▸ Requirement: Starting with the line containing "If forced to" and continuing through the end of the data, rewrite those lines with "green foliage" changed to "leafy plant" and everything else unchanged.

/---

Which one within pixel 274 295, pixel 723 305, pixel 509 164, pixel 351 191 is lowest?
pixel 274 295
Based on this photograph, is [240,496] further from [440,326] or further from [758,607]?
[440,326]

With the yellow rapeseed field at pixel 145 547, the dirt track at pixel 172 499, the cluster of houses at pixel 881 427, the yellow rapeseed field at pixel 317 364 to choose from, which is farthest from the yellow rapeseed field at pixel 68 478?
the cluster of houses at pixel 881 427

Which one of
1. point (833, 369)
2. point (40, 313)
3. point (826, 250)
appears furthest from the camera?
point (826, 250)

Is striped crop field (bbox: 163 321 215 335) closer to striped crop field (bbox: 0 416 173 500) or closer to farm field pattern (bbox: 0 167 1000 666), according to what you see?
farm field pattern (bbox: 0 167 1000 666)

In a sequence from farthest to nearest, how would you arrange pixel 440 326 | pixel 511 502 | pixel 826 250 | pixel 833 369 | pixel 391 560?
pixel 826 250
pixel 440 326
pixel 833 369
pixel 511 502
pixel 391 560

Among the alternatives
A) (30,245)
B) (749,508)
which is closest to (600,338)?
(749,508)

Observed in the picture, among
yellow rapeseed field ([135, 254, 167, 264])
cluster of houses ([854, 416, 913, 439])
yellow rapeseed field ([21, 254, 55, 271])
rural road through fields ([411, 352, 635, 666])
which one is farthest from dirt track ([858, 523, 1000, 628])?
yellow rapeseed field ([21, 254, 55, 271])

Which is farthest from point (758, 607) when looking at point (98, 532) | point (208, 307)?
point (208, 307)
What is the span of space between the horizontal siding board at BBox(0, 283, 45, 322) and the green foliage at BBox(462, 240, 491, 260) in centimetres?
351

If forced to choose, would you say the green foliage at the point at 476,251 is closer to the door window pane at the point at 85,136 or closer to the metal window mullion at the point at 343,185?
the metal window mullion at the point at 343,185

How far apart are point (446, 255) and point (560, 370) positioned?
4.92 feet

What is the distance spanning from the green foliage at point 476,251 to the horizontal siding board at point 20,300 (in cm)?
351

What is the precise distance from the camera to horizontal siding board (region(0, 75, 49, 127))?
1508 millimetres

\---

▸ Result:
If forced to choose, would you say the leafy plant at the point at 476,251 is closer to the door window pane at the point at 85,136 or closer to the metal window mullion at the point at 343,185?
the metal window mullion at the point at 343,185

How far apart are point (446, 255) and point (560, 370) positioned?
4.92 feet

What is the distance spanning from the leafy plant at point 476,251 to the horizontal siding board at point 20,300 (in cm)?
351

What is the precise distance from the camera to horizontal siding board (region(0, 75, 49, 127))?
1508 millimetres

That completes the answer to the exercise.